Stored data:

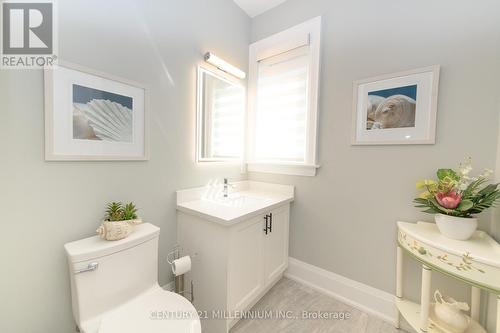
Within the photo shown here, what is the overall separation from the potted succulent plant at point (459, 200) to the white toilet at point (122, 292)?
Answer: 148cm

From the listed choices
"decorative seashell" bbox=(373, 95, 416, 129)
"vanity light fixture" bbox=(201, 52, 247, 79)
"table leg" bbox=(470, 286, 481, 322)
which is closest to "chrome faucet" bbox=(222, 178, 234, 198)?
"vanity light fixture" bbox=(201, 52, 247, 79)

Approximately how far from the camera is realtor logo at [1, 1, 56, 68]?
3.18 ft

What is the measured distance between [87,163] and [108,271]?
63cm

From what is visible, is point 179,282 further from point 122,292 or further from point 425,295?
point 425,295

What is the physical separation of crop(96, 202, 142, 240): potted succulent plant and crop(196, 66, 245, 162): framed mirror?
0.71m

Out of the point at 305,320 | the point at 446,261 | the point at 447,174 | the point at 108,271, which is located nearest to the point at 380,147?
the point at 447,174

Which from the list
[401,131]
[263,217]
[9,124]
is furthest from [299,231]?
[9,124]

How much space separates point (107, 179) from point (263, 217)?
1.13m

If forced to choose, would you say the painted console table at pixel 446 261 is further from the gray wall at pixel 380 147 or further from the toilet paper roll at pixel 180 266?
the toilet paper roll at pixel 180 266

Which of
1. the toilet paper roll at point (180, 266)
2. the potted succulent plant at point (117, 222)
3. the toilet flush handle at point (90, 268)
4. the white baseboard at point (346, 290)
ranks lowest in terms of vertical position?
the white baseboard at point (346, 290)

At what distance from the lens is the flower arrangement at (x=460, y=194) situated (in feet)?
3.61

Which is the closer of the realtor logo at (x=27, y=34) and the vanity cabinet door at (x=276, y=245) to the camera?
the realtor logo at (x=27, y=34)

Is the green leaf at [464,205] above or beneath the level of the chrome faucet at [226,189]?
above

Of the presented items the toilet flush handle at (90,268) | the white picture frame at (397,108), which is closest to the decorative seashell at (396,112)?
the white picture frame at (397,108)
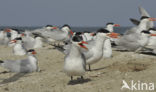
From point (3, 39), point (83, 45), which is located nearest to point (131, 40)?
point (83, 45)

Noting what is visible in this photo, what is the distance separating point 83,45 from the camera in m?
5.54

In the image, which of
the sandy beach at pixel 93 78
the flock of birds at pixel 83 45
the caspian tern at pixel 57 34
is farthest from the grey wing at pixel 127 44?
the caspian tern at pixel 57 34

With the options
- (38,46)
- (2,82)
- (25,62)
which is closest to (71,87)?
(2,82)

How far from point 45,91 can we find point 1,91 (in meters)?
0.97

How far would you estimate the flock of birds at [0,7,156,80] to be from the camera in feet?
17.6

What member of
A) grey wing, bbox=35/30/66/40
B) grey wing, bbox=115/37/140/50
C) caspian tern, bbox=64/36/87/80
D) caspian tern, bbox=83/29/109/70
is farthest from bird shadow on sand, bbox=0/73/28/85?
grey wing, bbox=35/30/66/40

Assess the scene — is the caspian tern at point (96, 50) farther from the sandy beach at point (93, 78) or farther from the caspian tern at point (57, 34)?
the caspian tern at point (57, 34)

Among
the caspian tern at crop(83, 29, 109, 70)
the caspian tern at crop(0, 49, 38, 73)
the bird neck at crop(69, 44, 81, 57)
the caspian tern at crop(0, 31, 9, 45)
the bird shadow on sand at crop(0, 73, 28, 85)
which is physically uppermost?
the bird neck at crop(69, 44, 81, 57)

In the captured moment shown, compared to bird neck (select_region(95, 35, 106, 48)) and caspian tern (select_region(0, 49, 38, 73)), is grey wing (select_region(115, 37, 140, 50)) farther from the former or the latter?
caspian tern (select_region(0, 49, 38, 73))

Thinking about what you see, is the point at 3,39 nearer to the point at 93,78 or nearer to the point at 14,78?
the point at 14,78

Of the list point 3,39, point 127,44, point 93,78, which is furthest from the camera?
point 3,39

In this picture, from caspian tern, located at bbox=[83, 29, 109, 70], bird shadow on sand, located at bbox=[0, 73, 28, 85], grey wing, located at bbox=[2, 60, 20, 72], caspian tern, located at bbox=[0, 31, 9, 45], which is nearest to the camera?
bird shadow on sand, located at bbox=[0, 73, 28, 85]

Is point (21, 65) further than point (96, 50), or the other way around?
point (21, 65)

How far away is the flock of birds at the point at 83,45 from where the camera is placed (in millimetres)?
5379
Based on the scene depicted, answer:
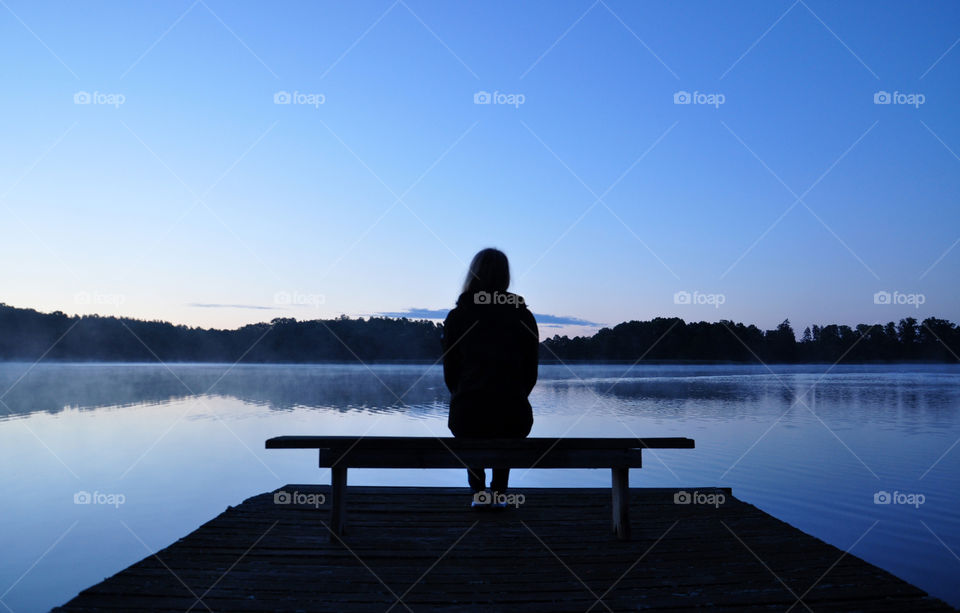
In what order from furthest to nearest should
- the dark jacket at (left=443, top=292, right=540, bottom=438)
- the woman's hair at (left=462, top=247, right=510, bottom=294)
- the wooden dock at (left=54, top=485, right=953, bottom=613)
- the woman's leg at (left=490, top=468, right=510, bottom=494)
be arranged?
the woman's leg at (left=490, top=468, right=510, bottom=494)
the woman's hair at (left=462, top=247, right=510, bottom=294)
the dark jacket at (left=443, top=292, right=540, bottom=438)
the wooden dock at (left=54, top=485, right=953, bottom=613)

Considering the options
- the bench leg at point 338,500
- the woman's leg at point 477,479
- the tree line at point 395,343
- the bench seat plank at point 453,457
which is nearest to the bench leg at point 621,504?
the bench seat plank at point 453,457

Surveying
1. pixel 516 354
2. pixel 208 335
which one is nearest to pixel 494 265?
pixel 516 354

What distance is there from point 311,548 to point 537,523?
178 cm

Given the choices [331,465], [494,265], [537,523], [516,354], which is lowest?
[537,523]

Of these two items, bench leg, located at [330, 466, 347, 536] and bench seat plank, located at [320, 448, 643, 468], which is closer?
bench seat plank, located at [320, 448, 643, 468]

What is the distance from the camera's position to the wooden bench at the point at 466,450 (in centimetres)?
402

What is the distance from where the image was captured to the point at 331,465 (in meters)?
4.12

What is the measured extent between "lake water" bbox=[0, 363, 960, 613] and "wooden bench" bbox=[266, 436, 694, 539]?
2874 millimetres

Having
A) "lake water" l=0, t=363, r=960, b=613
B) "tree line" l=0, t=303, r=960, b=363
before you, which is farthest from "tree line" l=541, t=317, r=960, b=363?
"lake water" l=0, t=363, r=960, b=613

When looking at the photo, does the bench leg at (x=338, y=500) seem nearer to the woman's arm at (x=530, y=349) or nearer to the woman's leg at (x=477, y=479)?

==

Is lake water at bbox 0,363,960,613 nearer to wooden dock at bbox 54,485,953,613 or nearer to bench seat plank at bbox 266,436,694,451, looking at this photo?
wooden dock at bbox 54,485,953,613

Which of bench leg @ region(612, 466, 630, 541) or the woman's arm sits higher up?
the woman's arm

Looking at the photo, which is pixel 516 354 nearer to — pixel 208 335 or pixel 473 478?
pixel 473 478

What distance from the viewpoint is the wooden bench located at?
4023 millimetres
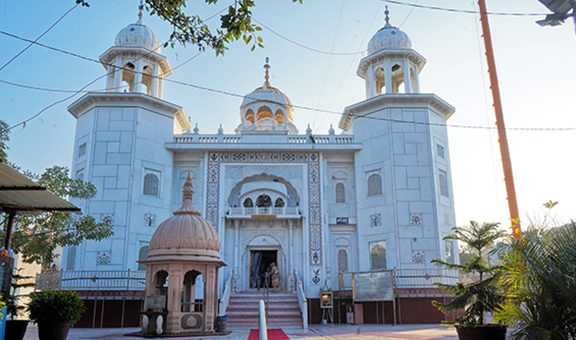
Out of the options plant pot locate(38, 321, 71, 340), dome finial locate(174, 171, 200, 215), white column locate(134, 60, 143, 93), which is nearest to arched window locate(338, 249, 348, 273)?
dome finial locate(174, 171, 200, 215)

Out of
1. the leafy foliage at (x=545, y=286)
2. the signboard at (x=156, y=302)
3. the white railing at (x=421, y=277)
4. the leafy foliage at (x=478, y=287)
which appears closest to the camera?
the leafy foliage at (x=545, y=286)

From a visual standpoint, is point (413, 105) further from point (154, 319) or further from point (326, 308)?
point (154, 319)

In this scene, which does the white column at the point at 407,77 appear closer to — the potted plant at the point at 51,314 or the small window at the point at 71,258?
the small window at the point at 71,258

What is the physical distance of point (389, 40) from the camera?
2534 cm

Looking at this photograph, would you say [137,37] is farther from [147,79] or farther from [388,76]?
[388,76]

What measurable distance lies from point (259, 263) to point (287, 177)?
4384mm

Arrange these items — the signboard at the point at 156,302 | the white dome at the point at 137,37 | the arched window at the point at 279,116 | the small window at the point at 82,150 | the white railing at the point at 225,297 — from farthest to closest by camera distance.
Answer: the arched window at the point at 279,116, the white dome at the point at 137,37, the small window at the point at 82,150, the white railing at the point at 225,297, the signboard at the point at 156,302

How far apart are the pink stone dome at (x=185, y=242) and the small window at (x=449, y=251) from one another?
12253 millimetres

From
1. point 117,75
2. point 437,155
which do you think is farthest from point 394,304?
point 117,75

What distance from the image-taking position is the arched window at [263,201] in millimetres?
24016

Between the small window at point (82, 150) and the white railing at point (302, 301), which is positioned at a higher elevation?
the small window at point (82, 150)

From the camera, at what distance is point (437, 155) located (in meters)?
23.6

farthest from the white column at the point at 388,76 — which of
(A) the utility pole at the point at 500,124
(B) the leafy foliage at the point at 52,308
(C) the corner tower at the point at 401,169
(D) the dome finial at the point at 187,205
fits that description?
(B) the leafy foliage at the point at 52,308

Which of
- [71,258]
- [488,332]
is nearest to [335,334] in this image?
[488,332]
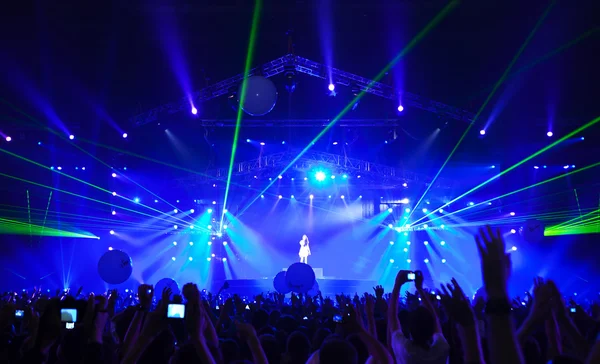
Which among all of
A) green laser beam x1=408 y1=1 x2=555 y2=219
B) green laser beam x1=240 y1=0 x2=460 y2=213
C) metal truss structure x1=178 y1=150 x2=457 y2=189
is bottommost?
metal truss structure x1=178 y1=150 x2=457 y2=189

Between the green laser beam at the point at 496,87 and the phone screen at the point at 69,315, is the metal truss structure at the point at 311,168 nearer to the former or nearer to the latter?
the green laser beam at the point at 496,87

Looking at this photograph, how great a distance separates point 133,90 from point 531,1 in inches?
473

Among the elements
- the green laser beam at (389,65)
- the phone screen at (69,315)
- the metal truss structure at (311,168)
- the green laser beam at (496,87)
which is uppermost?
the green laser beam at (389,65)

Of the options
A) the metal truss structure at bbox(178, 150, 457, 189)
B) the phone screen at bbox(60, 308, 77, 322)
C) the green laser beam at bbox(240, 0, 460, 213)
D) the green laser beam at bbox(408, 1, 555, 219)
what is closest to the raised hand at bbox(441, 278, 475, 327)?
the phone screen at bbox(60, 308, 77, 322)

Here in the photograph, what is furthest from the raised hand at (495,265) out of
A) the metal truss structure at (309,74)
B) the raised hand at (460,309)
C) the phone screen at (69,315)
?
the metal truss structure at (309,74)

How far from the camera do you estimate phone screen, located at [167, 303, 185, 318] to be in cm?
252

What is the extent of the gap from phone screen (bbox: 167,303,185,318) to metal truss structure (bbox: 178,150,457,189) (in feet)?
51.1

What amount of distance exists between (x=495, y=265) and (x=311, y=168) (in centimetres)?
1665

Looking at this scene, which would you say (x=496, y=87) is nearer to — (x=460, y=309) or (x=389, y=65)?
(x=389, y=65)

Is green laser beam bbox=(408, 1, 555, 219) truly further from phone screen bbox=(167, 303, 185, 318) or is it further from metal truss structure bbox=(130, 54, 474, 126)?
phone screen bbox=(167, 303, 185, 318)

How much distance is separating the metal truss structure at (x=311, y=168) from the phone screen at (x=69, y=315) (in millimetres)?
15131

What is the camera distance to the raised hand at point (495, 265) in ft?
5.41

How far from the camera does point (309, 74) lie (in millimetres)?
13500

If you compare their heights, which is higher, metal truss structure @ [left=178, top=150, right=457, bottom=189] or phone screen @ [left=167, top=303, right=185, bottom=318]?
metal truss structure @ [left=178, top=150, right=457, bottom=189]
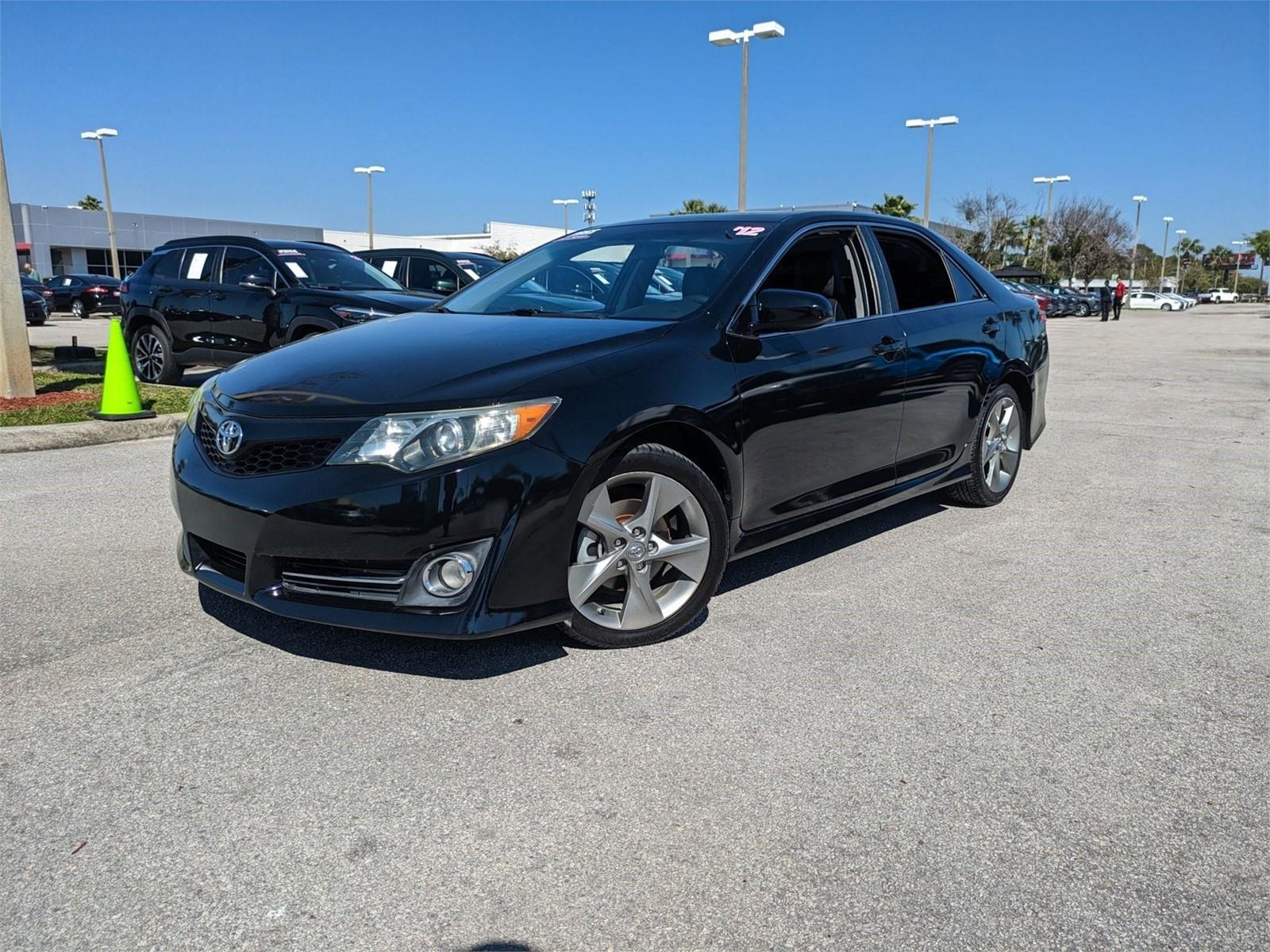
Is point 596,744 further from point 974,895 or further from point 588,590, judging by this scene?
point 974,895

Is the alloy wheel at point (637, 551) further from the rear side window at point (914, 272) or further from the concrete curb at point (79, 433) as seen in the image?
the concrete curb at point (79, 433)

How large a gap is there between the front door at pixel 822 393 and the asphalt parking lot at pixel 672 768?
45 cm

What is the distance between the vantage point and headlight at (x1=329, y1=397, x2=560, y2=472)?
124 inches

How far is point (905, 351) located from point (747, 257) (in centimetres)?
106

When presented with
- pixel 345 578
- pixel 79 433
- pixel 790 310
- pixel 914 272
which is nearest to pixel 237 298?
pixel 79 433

What is required: Output the records exactly as they stand, everything from the line containing "What distance is there" down to the line containing "When looking at", including both of those lines.

Problem solution:
What distance is there from point 311,548 to point 537,523?
178 cm

Given the choices [331,465], [494,265], [537,523], [516,354], which is lowest?
[537,523]

Of these two items, bench leg, located at [330, 466, 347, 536] and bench seat plank, located at [320, 448, 643, 468], which is closer?
bench seat plank, located at [320, 448, 643, 468]

What is the distance from the camera's position to the wooden bench at the point at 466,450 (in centimetres)?
402

What is the distance from where the image was captured to the point at 331,465 (in meters)?
4.12

What is the measured extent between "lake water" bbox=[0, 363, 960, 613] and "wooden bench" bbox=[266, 436, 694, 539]?
2874 millimetres

Having
A) "lake water" l=0, t=363, r=960, b=613
B) "tree line" l=0, t=303, r=960, b=363
before you, which is farthest from "tree line" l=541, t=317, r=960, b=363?
"lake water" l=0, t=363, r=960, b=613

When looking at the photo, does the bench leg at (x=338, y=500) seem nearer to the woman's arm at (x=530, y=349) or nearer to the woman's leg at (x=477, y=479)?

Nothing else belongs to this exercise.